Although the records include pictures, print only the rest, exactly as written.

── RECORDS FOR THIS EXERCISE

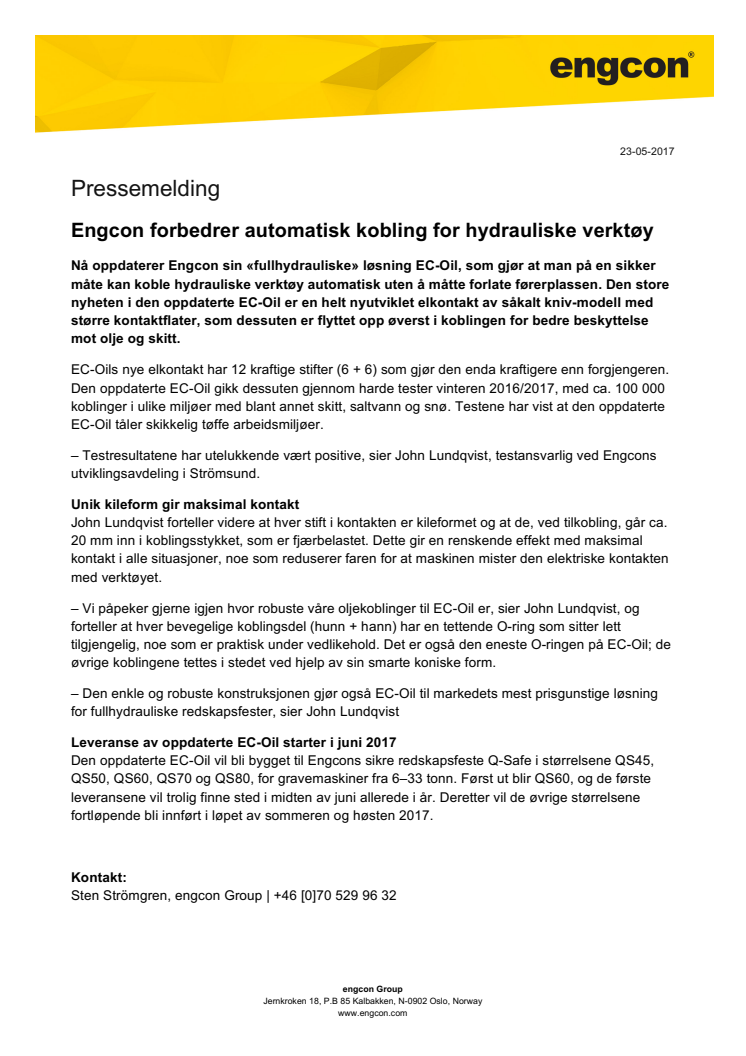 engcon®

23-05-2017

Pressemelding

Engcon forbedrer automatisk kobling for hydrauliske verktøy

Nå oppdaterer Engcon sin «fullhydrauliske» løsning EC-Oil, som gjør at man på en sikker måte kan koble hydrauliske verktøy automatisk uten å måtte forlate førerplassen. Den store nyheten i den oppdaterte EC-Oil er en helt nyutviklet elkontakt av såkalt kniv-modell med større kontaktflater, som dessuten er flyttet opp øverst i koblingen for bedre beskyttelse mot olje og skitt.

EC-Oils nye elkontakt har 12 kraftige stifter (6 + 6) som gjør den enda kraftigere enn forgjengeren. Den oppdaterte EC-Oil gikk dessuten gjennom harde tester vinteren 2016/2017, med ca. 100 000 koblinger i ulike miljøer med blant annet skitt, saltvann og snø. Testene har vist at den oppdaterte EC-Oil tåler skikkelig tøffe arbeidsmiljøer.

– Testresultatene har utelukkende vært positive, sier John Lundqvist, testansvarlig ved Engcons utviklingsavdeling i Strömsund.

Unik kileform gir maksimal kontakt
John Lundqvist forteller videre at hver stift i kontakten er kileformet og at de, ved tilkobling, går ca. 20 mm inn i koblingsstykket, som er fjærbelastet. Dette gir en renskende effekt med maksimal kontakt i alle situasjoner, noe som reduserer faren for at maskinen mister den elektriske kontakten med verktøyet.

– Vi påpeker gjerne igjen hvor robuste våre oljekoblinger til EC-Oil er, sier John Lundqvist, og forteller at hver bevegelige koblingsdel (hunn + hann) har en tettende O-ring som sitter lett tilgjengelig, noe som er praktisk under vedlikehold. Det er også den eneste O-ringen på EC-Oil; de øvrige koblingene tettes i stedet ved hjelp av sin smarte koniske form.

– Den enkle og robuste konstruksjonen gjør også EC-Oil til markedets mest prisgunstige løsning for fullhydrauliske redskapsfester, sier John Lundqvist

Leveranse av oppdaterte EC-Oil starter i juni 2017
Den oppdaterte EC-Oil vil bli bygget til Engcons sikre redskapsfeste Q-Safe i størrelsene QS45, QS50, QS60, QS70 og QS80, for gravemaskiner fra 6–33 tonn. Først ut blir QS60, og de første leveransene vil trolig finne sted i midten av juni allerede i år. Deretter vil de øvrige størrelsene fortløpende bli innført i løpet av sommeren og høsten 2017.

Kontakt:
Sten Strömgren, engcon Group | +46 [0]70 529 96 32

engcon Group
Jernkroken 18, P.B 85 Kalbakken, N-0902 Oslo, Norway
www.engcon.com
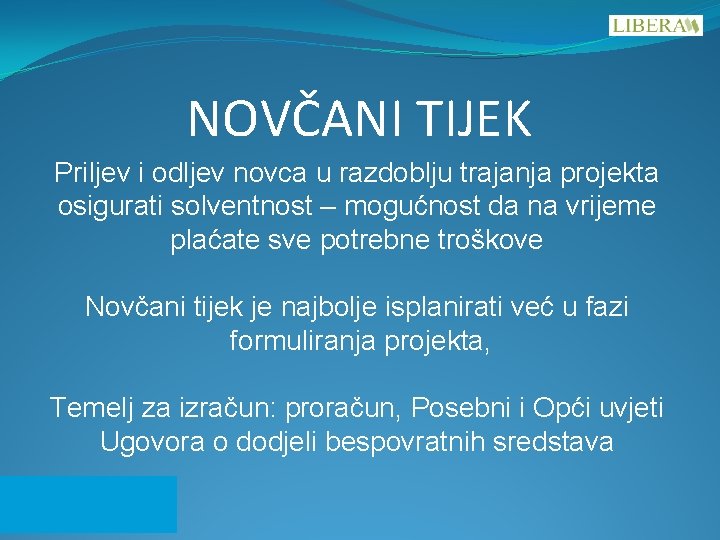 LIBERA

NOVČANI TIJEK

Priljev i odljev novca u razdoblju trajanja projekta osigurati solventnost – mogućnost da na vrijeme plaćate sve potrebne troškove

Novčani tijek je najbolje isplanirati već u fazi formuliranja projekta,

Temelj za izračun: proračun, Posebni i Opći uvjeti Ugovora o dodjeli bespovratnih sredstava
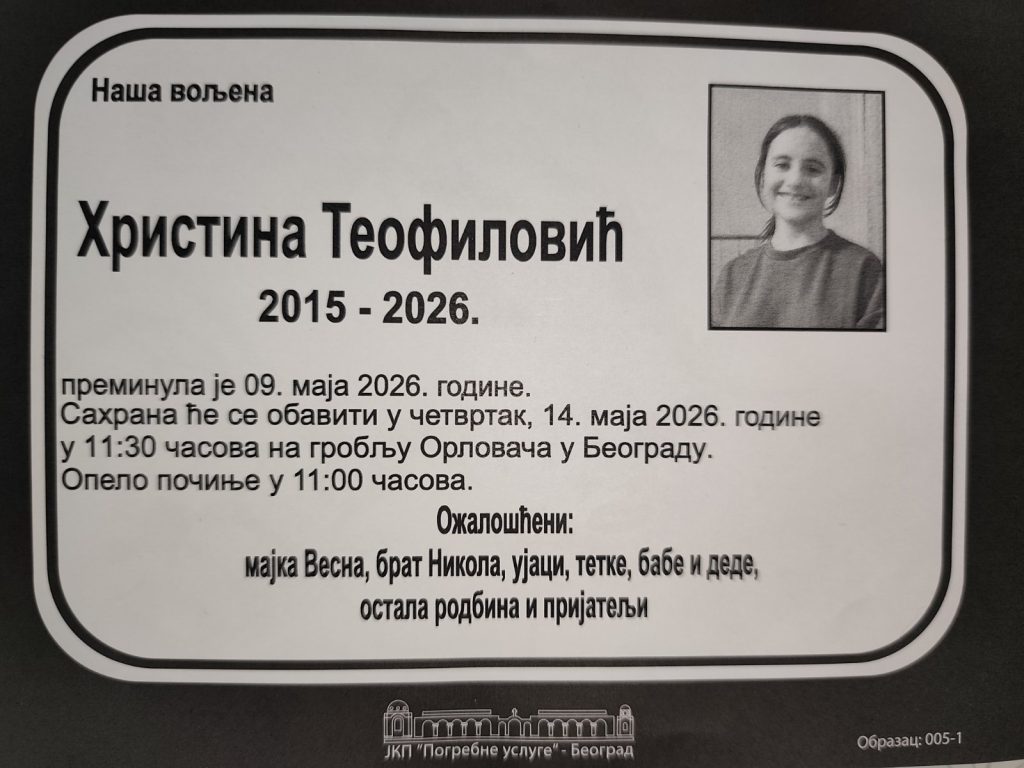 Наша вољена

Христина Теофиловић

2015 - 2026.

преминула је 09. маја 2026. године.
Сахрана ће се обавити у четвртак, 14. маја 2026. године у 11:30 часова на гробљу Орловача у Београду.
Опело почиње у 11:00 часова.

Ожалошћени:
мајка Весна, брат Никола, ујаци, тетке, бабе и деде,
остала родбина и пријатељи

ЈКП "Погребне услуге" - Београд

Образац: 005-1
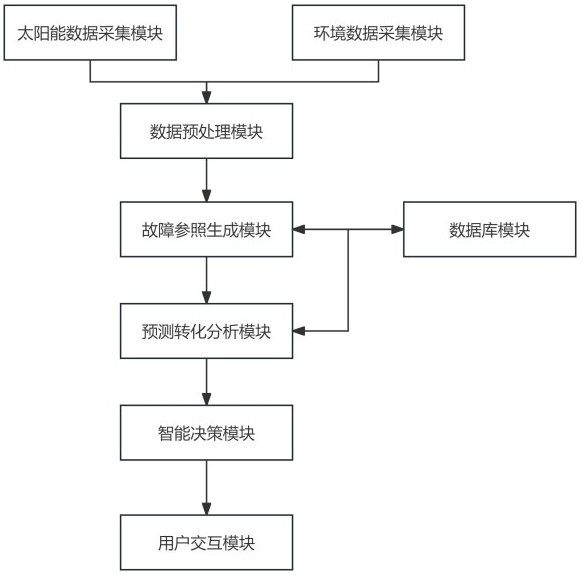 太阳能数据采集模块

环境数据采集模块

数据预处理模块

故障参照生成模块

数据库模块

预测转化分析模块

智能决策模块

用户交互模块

────

▶ **YOUR SOLUTION**
 engcon®

23-05-2017

Pressemelding

Engcon forbedrer automatisk kobling for hydrauliske verktøy

Nå oppdaterer Engcon sin «fullhydrauliske» løsning EC-Oil, som gjør at man på en sikker måte kan koble hydrauliske verktøy automatisk uten å måtte forlate førerplassen. Den store nyheten i den oppdaterte EC-Oil er en helt nyutviklet elkontakt av såkalt kniv-modell med større kontaktflater, som dessuten er flyttet opp øverst i koblingen for bedre beskyttelse mot olje og skitt.

EC-Oils nye elkontakt har 12 kraftige stifter (6 + 6) som gjør den enda kraftigere enn forgjengeren. Den oppdaterte EC-Oil gikk dessuten gjennom harde tester vinteren 2016/2017, med ca. 100 000 koblinger i ulike miljøer med blant annet skitt, saltvann og snø. Testene har vist at den oppdaterte EC-Oil tåler skikkelig tøffe arbeidsmiljøer.

– Testresultatene har utelukkende vært positive, sier John Lundqvist, testansvarlig ved Engcons utviklingsavdeling i Strömsund.

Unik kileform gir maksimal kontakt
John Lundqvist forteller videre at hver stift i kontakten er kileformet og at de, ved tilkobling, går ca. 20 mm inn i koblingsstykket, som er fjærbelastet. Dette gir en renskende effekt med maksimal kontakt i alle situasjoner, noe som reduserer faren for at maskinen mister den elektriske kontakten med verktøyet.

– Vi påpeker gjerne igjen hvor robuste våre oljekoblinger til EC-Oil er, sier John Lundqvist, og forteller at hver bevegelige koblingsdel (hunn + hann) har en tettende O-ring som sitter lett tilgjengelig, noe som er praktisk under vedlikehold. Det er også den eneste O-ringen på EC-Oil; de øvrige koblingene tettes i stedet ved hjelp av sin smarte koniske form.

– Den enkle og robuste konstruksjonen gjør også EC-Oil til markedets mest prisgunstige løsning for fullhydrauliske redskapsfester, sier John Lundqvist

Leveranse av oppdaterte EC-Oil starter i juni 2017
Den oppdaterte EC-Oil vil bli bygget til Engcons sikre redskapsfeste Q-Safe i størrelsene QS45, QS50, QS60, QS70 og QS80, for gravemaskiner fra 6–33 tonn. Først ut blir QS60, og de første leveransene vil trolig finne sted i midten av juni allerede i år. Deretter vil de øvrige størrelsene fortløpende bli innført i løpet av sommeren og høsten 2017.

Kontakt:
Sten Strömgren, engcon Group | +46 [0]70 529 96 32

engcon Group
Jernkroken 18, P.B 85 Kalbakken, N-0902 Oslo, Norway
www.engcon.com
 LIBERA

NOVČANI TIJEK

Priljev i odljev novca u razdoblju trajanja projekta osigurati solventnost – mogućnost da na vrijeme plaćate sve potrebne troškove

Novčani tijek je najbolje isplanirati već u fazi formuliranja projekta,

Temelj za izračun: proračun, Posebni i Opći uvjeti Ugovora o dodjeli bespovratnih sredstava
 Наша вољена

Христина Теофиловић

2015 - 2026.

преминула је 09. маја 2026. године.
Сахрана ће се обавити у четвртак, 14. маја 2026. године у 11:30 часова на гробљу Орловача у Београду.
Опело почиње у 11:00 часова.

Ожалошћени:
мајка Весна, брат Никола, ујаци, тетке, бабе и деде,
остала родбина и пријатељи

ЈКП "Погребне услуге" - Београд

Образац: 005-1
 太阳能数据采集模块

环境数据采集模块

数据预处理模块

故障参照生成模块

数据库模块

预测转化分析模块

智能决策模块

用户交互模块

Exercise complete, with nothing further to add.